There's a cover version of “She” that Elvis Costello recorded for “Notting Hill” that positively floors me every time I hear it. I think Costello has one of the great male signing voices of the last 40 years, and that song is positively perfect for him, full of longing and regret and that particular blend of joy and pain that distinguishes the best love stories. It's not a song he wrote, though. It was first recorded by Charles Aznavour in the '70s, and he did versions in several different languages.

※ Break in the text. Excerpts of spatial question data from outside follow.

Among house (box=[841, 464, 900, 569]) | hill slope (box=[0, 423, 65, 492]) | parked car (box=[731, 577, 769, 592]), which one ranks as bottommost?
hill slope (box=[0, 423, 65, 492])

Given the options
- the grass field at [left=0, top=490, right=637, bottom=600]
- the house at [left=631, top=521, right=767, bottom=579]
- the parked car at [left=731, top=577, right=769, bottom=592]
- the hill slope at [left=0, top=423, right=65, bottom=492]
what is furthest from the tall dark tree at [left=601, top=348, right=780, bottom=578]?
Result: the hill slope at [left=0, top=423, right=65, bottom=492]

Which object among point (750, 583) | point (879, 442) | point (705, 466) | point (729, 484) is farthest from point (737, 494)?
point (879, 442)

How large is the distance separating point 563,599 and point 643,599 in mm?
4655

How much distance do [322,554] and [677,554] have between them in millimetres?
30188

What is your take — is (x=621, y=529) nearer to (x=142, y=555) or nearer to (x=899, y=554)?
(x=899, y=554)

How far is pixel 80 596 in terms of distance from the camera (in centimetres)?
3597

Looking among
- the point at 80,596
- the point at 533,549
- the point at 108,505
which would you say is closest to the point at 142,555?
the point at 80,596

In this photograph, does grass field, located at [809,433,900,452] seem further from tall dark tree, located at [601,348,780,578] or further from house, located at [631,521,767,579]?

I've always wanted to use the Costello version in a particular film. I've had it in my head since I wrote a scene in a script at least a decade ago, and since then, I've hoped that no one would use it, that it would pretty much completely fade away. And now David Fincher's gone and ruined that for me, and even worse, I can't be mad about it because he did it so damn well.
Richard Butler, the lead singer of the Psychedelic Furs, is the performer of the version that's in the “Gone Girl” trailer, and while I don't think his version is remotely as effective, it's perfect for the trailer, and the rushed, almost off-key vocals capture some of the weird, off-center anxiety that is so obviously part of Fincher's adaptation of the massive best-selling novel by Gillian Flynn.

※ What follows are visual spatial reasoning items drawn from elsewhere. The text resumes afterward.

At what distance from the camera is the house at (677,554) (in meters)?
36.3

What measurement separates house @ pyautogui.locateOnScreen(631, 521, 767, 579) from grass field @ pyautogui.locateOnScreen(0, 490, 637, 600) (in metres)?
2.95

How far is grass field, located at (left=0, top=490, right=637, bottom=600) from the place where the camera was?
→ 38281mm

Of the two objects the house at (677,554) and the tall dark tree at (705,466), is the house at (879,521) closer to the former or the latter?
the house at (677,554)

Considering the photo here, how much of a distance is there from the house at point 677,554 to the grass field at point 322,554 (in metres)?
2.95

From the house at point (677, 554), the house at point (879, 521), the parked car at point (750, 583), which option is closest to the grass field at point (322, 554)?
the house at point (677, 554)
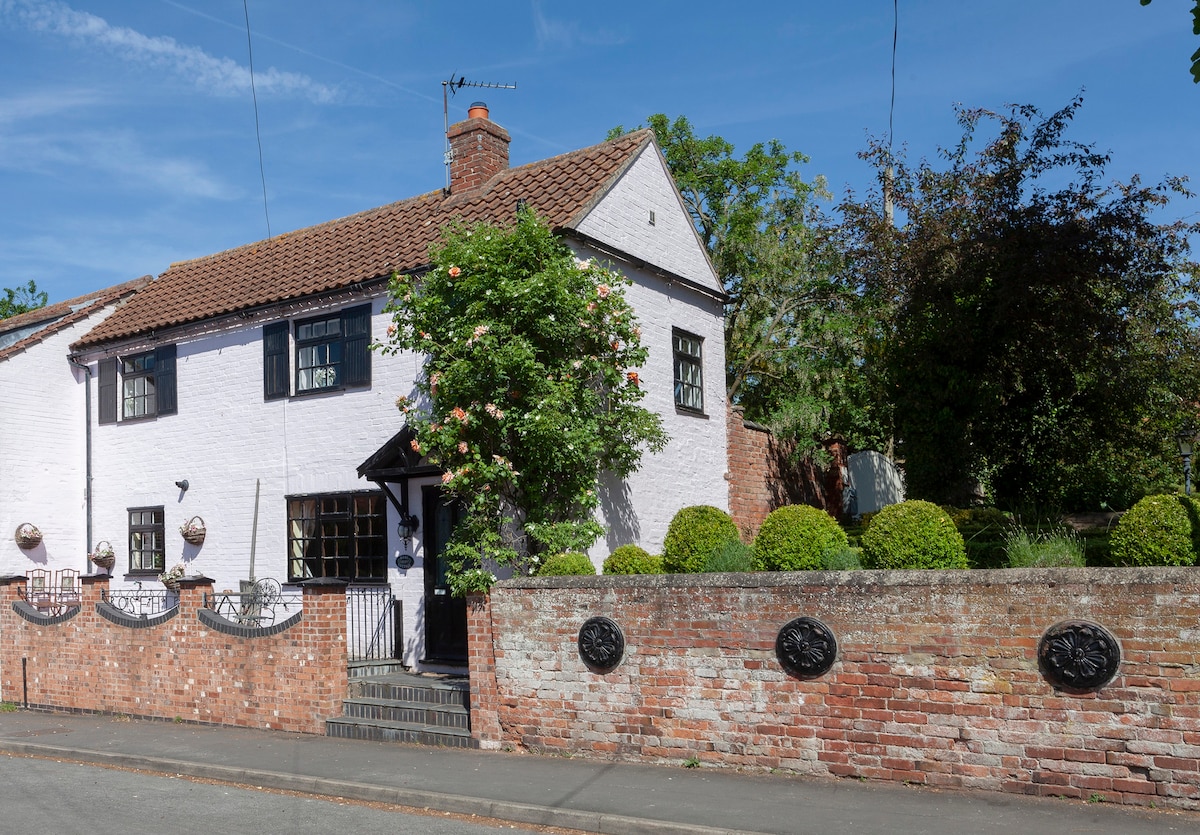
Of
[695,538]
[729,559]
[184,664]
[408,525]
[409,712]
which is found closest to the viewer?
[729,559]

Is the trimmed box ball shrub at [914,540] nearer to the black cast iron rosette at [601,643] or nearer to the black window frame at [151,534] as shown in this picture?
the black cast iron rosette at [601,643]

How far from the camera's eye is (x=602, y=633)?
1027cm

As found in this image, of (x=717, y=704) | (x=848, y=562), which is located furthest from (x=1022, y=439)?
(x=717, y=704)

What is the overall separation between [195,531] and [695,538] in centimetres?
941

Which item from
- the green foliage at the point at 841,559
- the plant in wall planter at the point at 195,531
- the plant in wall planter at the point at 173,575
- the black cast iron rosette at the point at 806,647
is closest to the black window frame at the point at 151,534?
the plant in wall planter at the point at 173,575

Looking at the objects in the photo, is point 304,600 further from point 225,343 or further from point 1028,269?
point 1028,269

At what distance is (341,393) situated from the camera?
1555 centimetres

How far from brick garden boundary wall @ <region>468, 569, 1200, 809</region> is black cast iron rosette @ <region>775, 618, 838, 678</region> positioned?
0.07 metres

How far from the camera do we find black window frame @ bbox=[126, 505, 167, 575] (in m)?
17.9

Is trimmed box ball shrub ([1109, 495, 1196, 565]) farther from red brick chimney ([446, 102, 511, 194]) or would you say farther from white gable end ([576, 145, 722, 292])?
red brick chimney ([446, 102, 511, 194])

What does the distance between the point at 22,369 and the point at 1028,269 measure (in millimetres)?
16621

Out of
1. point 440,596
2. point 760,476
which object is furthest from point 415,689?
point 760,476

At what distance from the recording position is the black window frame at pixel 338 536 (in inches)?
593

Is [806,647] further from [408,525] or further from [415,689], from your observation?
[408,525]
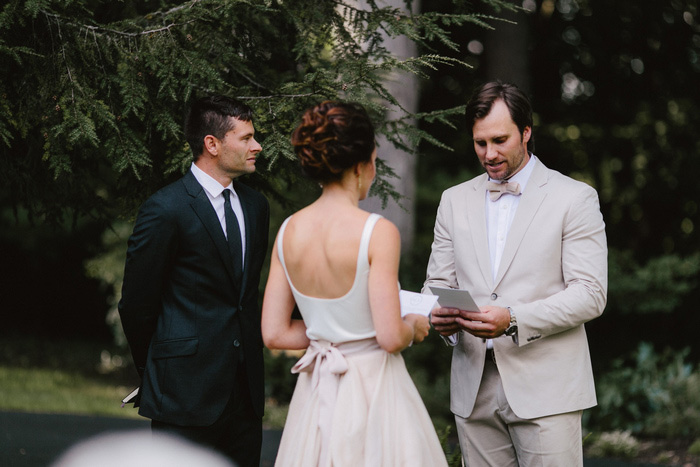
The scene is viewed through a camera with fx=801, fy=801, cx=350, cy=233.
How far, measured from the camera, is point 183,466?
11.3ft

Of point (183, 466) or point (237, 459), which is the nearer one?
point (183, 466)

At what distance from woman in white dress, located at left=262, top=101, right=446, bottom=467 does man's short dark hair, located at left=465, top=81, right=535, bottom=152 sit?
830 mm

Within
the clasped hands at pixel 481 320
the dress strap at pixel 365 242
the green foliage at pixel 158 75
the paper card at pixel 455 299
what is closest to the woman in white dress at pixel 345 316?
the dress strap at pixel 365 242

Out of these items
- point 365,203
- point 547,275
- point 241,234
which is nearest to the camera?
point 547,275

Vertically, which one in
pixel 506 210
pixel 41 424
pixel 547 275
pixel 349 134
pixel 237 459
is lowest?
pixel 41 424

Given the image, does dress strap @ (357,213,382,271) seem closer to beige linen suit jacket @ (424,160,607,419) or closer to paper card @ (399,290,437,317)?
paper card @ (399,290,437,317)

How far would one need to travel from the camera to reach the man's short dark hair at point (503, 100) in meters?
3.50

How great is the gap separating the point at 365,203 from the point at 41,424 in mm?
3754

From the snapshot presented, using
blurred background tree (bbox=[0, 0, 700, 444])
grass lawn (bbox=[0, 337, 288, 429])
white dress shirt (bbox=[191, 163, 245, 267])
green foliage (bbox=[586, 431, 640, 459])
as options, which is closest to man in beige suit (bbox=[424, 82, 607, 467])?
blurred background tree (bbox=[0, 0, 700, 444])

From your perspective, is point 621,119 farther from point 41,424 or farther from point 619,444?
point 41,424

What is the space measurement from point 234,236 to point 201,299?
32 centimetres

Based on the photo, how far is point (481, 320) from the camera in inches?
128

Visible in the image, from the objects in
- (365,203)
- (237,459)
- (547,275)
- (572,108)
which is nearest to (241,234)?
(237,459)

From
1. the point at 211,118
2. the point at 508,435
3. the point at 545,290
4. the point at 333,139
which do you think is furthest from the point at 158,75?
the point at 508,435
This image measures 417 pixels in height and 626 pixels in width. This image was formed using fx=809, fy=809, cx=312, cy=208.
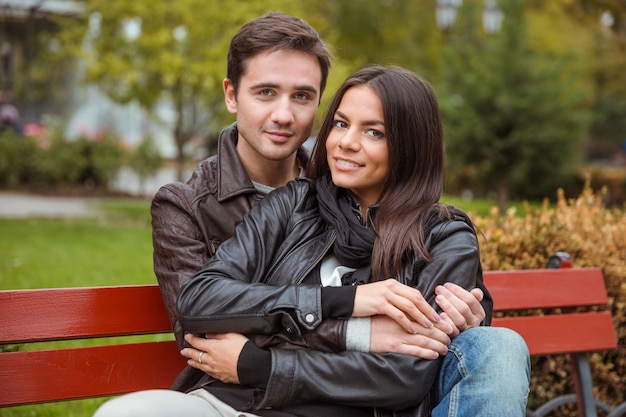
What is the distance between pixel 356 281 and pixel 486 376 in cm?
60

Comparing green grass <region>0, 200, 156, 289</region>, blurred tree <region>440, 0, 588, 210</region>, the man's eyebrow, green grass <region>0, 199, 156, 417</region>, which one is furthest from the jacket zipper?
blurred tree <region>440, 0, 588, 210</region>

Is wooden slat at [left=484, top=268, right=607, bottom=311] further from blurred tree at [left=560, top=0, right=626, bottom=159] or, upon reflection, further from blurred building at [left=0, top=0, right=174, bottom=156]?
blurred building at [left=0, top=0, right=174, bottom=156]

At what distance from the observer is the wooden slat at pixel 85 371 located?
120 inches

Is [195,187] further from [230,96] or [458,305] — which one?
[458,305]

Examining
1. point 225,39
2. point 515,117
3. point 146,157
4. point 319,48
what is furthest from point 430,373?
point 146,157

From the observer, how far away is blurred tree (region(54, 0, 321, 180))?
13594mm

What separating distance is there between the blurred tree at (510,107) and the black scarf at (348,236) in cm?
1414

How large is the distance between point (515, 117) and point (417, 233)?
1454cm

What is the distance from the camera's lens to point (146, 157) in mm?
18281

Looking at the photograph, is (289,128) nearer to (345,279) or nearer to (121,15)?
(345,279)

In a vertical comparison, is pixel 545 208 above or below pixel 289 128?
below

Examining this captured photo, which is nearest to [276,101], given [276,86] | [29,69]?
[276,86]

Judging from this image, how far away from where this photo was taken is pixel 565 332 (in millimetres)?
4070

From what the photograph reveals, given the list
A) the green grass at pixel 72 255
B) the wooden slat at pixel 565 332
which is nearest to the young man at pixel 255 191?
the wooden slat at pixel 565 332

Flynn wrote the screenplay for the adaptation, and the draft I read was remarkably faithful to the ideas in the book, while still making some major adaptation choices. It read like a great character-driven mystery, but it looks like Fincher is aiming for something more than that. His film looks to be playing up the way the media feeds off of the human suffering that makes up stories like this. A beautiful wife who is missing, a husband who was sleeping around, and a story that simply doesn't add up… that's catnip for TV news. There are parasites who make their whole careers by leeching off of the sorrow and the agony that families go through when they go through this sort of event. Nancy Grace, for example, is a real-life vampire, a despicable piece of garbage who practically cheers when some poor white girl has something awful happen to them, and while the book certainly took some shots at that part of the culture, Fincher's whole trailer seems to really crank it up.
Good. Ben Affleck is the perfect guy to star in the film and play this part, a guy who finds himself being slowly flayed for the entertainment of others as he tries to make sense of a waking nightmare, and Rosamund Pike has never had a better role than the one she's playing. If you've read the book, you'll recognize all sorts of images in the trailer, and it looks like there's a great cast in place for the entire thing.
And that song… man, it's perfect for this. Once again, Fincher has released a trailer that is already as interesting as other people's entire movies. I can't wait for this fall, because this looks like it's going to be a hell of an effort from all involved.
“Gone Girl” is in theaters October 3, 2014.